US funding may have been misspent on Afghan ‘ghost schools’

SIGAR demands explanation from USAID regarding allegations that humanitarian aid money earmarked for education in Afghanistan embezzled and statistics doctored

Photo by: AP
Photo by: AP

Updated Jul 28, 2015

Allegations have surfaced regarding the misuse of US aid for Afghan reconstruction efforts, specifically for education.

Since the Taliban was deposed from Afghanistan in 2001, the United States has spent more than $100 billion on reconstruction efforts, with $769 million going to the Afghan education system.

As a measure of its success, the United States Agency for International Development (USAID) paraded statistics showing student enrollment had jumped from 900,000 to 8 million between 2002 and 2013. However it turns out that these numbers were based on figures provided by the Afghan Ministry of Education during Hamid Karzai’s administration and cannot be independently verified.

John Sopko, the US special inspector general for Afghanistan reconstruction (SIGAR), described his job as “checking alleged facts, digging out actual facts, and identifying weaknesses, failures, uncertainties, corrupt acts, and delusions,” in a speech delivered at the Weill Cornell Medical College on May 5.

He told the audience that the records kept by the Afghan Ministry of Education “are not independently verified” and that “the ministry counts absent students as ‘enrolled’ for up to three years before dropping them from the rolls.”

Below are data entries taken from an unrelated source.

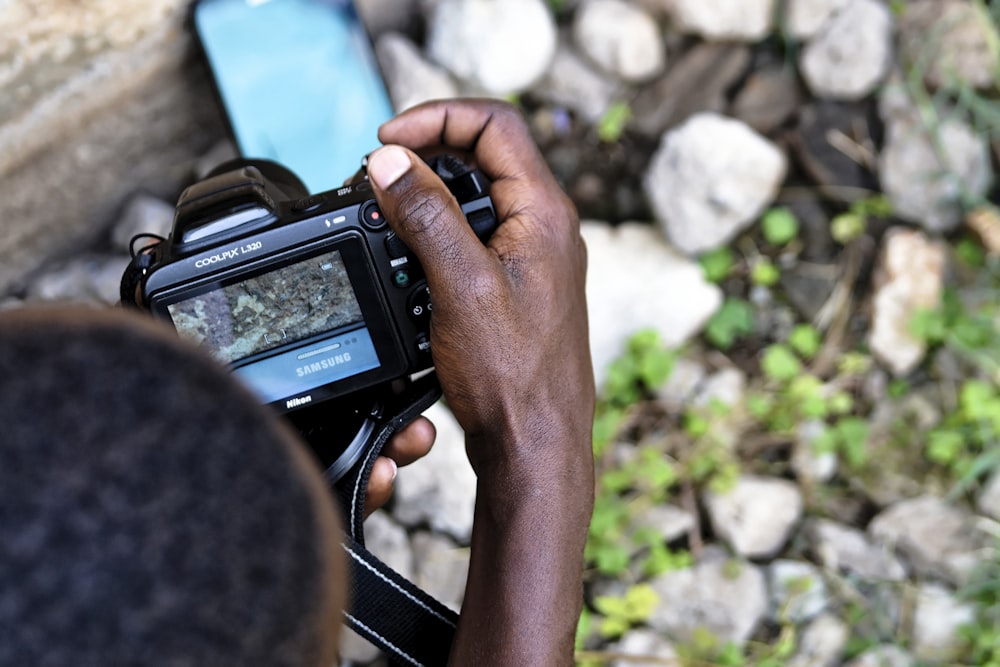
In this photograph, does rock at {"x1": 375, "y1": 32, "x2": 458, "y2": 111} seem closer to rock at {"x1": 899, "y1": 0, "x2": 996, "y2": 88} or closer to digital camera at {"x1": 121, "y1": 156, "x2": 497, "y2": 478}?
digital camera at {"x1": 121, "y1": 156, "x2": 497, "y2": 478}

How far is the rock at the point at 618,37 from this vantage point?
2297 mm

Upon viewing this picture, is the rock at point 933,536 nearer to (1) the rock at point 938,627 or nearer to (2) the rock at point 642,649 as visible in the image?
(1) the rock at point 938,627

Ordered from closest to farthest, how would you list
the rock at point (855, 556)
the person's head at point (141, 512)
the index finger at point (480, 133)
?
the person's head at point (141, 512)
the index finger at point (480, 133)
the rock at point (855, 556)

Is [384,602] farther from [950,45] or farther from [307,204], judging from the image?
[950,45]

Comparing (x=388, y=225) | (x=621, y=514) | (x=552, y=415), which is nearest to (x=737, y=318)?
(x=621, y=514)

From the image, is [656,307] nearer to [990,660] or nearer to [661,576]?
[661,576]

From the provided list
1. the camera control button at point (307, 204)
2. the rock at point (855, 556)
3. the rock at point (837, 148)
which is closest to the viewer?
the camera control button at point (307, 204)

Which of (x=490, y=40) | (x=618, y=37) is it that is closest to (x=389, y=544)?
(x=490, y=40)

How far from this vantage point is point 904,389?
2.31 m

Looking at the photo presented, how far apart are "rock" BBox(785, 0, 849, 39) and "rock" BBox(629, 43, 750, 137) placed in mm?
124

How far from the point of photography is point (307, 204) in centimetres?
139

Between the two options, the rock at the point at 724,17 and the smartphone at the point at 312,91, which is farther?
the rock at the point at 724,17

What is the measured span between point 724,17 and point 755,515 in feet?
3.81

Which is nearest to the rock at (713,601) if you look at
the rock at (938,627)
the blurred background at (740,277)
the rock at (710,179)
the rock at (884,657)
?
the blurred background at (740,277)
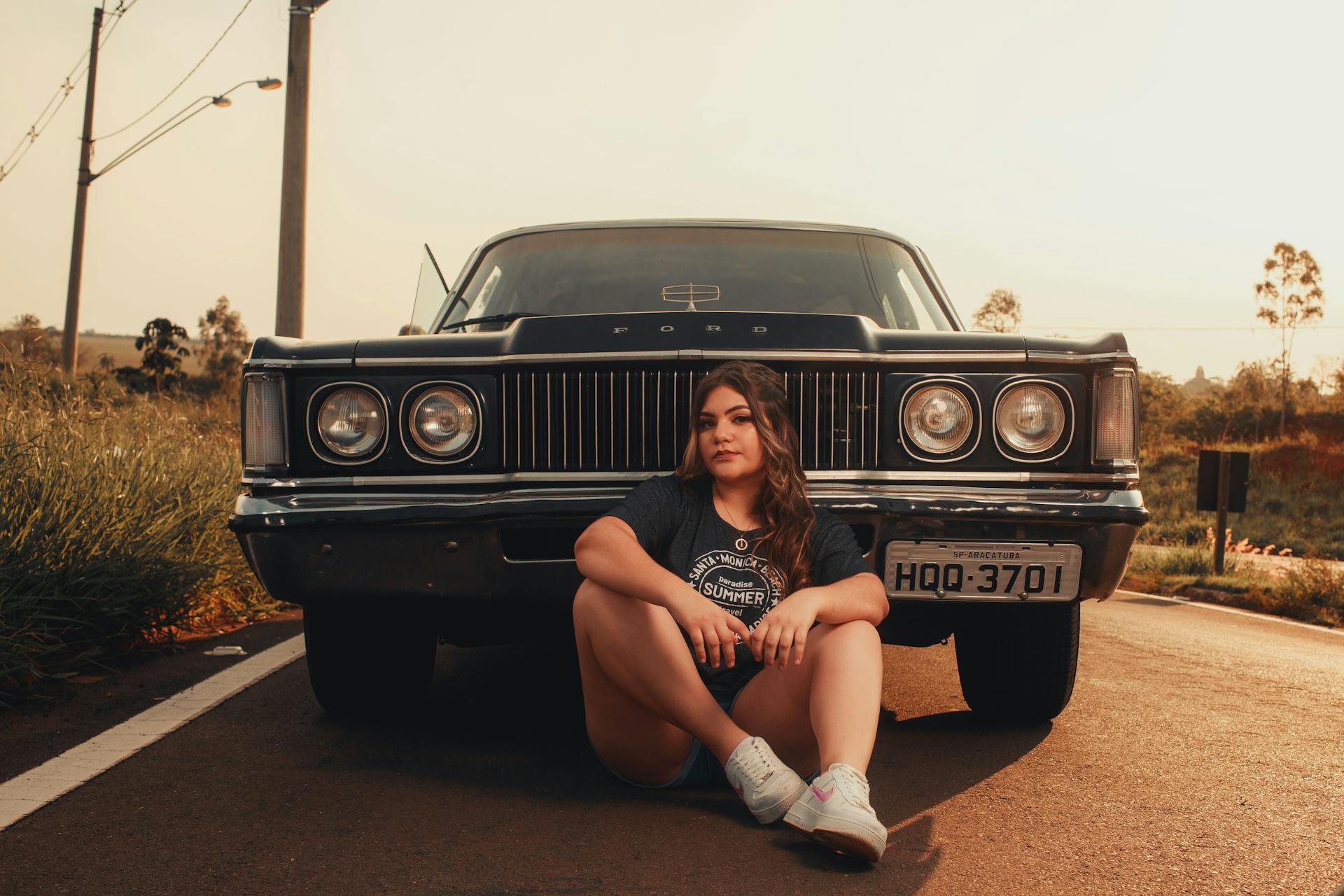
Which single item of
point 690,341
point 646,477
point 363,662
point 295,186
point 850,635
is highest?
point 295,186

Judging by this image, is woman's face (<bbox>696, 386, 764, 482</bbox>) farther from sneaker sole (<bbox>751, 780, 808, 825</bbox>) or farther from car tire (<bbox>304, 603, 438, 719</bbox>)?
car tire (<bbox>304, 603, 438, 719</bbox>)

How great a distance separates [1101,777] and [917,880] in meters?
1.09

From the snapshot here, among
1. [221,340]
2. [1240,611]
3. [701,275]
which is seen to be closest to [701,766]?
[701,275]

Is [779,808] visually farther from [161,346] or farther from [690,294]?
[161,346]

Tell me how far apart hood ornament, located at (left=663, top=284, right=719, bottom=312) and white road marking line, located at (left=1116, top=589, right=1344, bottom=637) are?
16.9 feet

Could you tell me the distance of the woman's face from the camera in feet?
9.96

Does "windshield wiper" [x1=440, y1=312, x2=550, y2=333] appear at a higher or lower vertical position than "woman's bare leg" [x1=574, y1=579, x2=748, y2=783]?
higher

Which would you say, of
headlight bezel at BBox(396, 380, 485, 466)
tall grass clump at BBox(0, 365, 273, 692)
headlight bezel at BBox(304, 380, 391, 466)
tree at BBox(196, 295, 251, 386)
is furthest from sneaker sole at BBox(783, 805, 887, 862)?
tree at BBox(196, 295, 251, 386)

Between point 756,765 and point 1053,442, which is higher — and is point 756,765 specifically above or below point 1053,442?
below

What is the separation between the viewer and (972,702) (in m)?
4.16

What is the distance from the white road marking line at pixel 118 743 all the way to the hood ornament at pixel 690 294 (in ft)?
6.94

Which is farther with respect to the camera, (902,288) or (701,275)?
(902,288)

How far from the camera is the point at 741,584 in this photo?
307 cm

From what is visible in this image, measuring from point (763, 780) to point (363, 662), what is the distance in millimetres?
1671
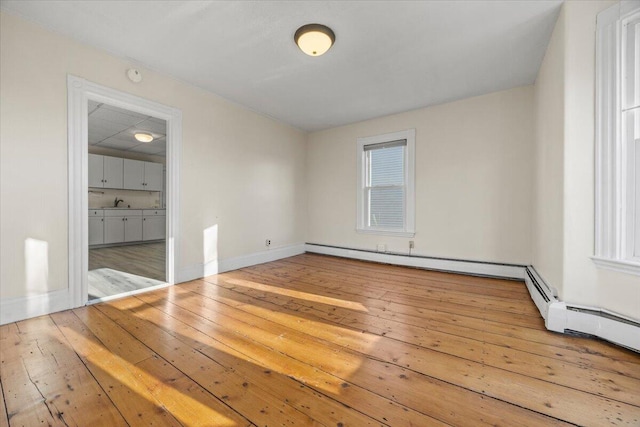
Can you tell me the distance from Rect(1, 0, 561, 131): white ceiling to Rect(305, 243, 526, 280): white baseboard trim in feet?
7.90

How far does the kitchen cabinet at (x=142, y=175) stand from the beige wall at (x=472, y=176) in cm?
605

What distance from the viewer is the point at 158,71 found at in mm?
3035

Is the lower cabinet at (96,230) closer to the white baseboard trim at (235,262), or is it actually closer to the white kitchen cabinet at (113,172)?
the white kitchen cabinet at (113,172)

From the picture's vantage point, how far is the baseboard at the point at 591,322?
1.70m

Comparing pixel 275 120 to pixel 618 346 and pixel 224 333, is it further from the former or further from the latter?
pixel 618 346

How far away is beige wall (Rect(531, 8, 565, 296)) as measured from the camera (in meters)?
2.10

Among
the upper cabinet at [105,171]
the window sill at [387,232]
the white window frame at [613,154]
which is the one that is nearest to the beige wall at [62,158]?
the window sill at [387,232]

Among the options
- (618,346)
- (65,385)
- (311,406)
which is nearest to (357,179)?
(618,346)

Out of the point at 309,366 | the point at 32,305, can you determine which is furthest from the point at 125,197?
the point at 309,366

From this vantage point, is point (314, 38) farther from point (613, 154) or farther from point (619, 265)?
point (619, 265)

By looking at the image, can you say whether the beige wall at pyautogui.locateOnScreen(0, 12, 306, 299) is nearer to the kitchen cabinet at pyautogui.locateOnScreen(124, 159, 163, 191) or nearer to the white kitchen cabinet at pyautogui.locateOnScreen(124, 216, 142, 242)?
the white kitchen cabinet at pyautogui.locateOnScreen(124, 216, 142, 242)

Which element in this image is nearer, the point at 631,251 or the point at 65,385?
the point at 65,385

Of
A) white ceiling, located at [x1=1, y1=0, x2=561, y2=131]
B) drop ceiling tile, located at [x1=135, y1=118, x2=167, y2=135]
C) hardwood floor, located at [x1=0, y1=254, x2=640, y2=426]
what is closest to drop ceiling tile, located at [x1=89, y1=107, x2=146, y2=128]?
drop ceiling tile, located at [x1=135, y1=118, x2=167, y2=135]

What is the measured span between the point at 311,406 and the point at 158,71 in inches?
145
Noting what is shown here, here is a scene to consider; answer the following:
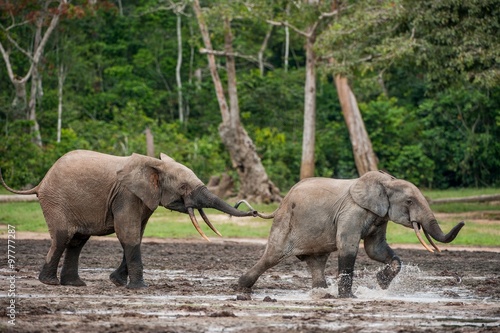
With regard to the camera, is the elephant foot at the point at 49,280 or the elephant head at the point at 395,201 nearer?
the elephant head at the point at 395,201

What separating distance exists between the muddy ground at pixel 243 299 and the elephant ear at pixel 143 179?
3.87 feet

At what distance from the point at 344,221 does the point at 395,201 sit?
744 millimetres

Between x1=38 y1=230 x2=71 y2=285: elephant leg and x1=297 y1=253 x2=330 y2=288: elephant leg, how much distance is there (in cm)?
318

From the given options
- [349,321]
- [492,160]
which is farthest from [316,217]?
[492,160]

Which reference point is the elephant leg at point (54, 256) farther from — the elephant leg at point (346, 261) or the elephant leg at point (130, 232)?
the elephant leg at point (346, 261)

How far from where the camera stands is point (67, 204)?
1477 centimetres

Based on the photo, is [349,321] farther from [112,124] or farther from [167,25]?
[167,25]

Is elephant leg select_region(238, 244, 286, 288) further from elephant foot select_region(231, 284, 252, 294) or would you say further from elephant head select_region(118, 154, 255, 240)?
elephant head select_region(118, 154, 255, 240)

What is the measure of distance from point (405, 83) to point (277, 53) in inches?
309

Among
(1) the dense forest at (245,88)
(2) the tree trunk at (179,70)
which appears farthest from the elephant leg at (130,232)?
(2) the tree trunk at (179,70)

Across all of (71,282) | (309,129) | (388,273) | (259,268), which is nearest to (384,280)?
(388,273)

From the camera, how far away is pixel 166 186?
14672mm

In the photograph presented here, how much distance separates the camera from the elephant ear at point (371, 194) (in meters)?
14.1

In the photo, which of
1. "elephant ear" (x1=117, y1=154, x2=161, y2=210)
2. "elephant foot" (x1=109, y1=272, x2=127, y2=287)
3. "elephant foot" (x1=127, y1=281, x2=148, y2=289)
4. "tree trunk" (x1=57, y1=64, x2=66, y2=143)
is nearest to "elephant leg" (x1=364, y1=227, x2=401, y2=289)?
"elephant ear" (x1=117, y1=154, x2=161, y2=210)
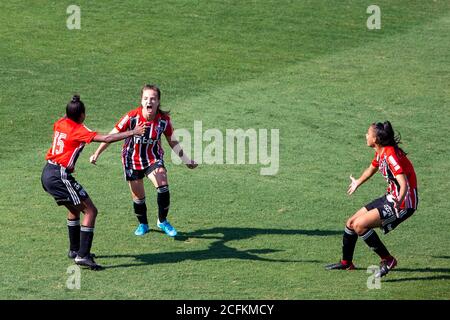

Sopko said it was necessary to start with “accurate, verifiable, and pertinent data,” and emphasised “the independence issue.”

On May 27, the ministers of education and higher education serving President Ashraf Ghani told the Afghan House of Representatives that “there are no active schools in insecure parts of the country, and … former officials doctored statistics, embezzled money, and interfered with university entrance exams,” Sopko wrote in a letter dated June 11 and released on Thursday.

“These allegations suggest that US and other donors may have paid for schools that students do not attend and for the salaries of teachers who do not teach,” Sopko continued in the letter.

The letter was addressed to acting USAID administrator Alfonso E. Lenhardt and gave the agency two weeks to explain what USAID is doing to investigate the reliability of its data and the potential misuse of its funds.

In a response emailed to a Center for Public Integrity journalist, USAID spokesman Sam Ostrander said the agency will provide a detailed reply to Sopko by the June 30 deadline.

A written statement by Larry Sampler, assistant to the USAID administrator for Afghanistan and Pakistan, said “USAID takes seriously any allegations of manipulated or falsified data. We have asked the Ministry of Education for more information regarding the Minister’s statement.”

"It is a fact that there are no schools in some parts of the country, but all the expenses - including teachers' salaries - are being paid, and now we will bring reforms to this waste," Assadullah Hanif Balkhi - the new Education Minister - has reportedly told Afghan lawmakers, according to TOLOnews.